(Apply what you read)
(a) Answer these from the Premier League report:
(i) Who scored the only goal in Liverpool's win over Wolves?
(ii) By what score did Manchester City beat Sheffield United?
(iii) Which Wolves player is named as the team's captain?
(b) Pick up the Premier League report after its last sentence and keep writing it.

(Passage)
-- Opening Marker --
Liverpool needed the aid of VAR to re-establish their 13-point lead at the top of the Premier League with a 1-0 win over Wolves on Sunday as a late Chelsea fightback inflicted a 2-1 defeat on Arsenal in Mikel Arteta’s first home game in charge.
Manchester City remain 14 points adrift of the runaway league leaders but closed the gap on second-placed Leicester thanks to second-half goals from Sergio Aguero and Kevin de Bruyne to beat Sheffield United 2-0.
Sadio Mane scored the only goal of a controversial clash at Anfield as Liverpool extended their unbeaten run at Anfield in the league to 50 games.
“It was a tough test and rightly so. We play for big stakes, and try to be successful and be as good as possible,” said Liverpool boss Jurgen Klopp.
Mane’s strike three minutes before halftime was initially ruled out for a handball by Adam Lallana in the build-up, but a VAR review overturned referee Anthony Taylor’s on-field decision.
Moments later Wolves thought they had levelled when Pedro Nieto fired low past Alisson Becker, but again the VAR review went against the visitors as the goal was ruled out for a fractional offside against Jonny.
“We feel massively hard done by, I can’t get my head around it. It is ridiculous,” said Wolves captain Connor Coady.
“For me, it is not working. Some people are saying it gets the right decision but we’re the players on the pitch and it doesn’t feel right to me.”
Wolves had less than 48 hours to recover from a thrilling 3-2 victory over City on Friday, but still had plenty of chances to secure at least a point after the break as Becker denied Diogo Jota before Raul Jimenez and Adama Traore had shots deflected wide in the closing stages.
Just a second league defeat in 15 games means Wolves fall five points behind Chelsea in the fight for a top-four finish after Frank Lampard’s men staged a dramatic turnaround at the Emirates.
Arsenal seemed set to give Arteta a first home win in the league since October as Pierre-Emerick Aubameyang’s opener was just reward for one of the Gunners’ best performances of the season.
-- Closing Marker --
[Stored items]
-- Opening Marker --
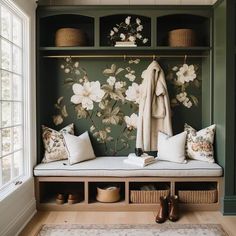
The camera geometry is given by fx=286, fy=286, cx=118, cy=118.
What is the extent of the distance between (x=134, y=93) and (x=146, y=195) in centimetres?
125

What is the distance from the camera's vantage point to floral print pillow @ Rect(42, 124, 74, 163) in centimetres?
329

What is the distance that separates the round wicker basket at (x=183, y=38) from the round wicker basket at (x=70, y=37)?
1.09 m

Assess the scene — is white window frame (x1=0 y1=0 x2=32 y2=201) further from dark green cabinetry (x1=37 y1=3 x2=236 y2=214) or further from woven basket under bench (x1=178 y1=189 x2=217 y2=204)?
woven basket under bench (x1=178 y1=189 x2=217 y2=204)

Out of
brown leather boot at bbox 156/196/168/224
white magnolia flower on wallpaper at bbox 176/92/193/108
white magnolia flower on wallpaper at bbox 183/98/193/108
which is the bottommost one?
brown leather boot at bbox 156/196/168/224

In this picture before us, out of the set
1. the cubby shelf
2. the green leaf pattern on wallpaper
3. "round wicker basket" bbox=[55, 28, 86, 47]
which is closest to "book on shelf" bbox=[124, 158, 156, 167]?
the cubby shelf

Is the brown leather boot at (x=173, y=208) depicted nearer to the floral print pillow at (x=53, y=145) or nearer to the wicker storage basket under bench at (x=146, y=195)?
the wicker storage basket under bench at (x=146, y=195)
-- Closing Marker --
(Results of the tasks)
(a)
(i) Sadio Mane
(ii) 2-0
(iii) Connor Coady

(b)
However, the defensive blunders that have blighted Arsenal’s season under three different managers cost them again when goalkeeper Bernd Leno came and missed a Mason Mount free-kick to allow Jorginho to tap home an equaliser seven minutes from time.
Chelsea capped the comeback four minutes later when Tammy Abraham led a counter-attack from one end to the other before finishing from Willian’s cross.
“We were so awful for 30 minutes; slow, lethargic, nervous,” said Lampard, who made a tactical change to bring on Jorginho after just 34 minutes.
“The second half was nothing to do with tactics, it was all to do with spirit and desire.”
However, Arsenal were furious Jorginho was still on the field to equalise as he escaped a second yellow card at 1-0 for a foul on Alexandre Lacazette.
VAR also had a big role to play at the Etihad where City were again far from convincing but did enough to inflict a first away defeat in nearly a year on Sheffield United.
The Blades had a goal ruled out by a VAR review before halftime for another close offside call against Lys Mousset.
The Frenchman also wasted another good chance when one-on-one with Claudio Bravo and the visitors were punished by a characteristically clinical finish from Aguero as he rifled home De Bruyne’s through ball.
De Bruyne then doubled City’s advantage eight minutes from time with a fine low finish.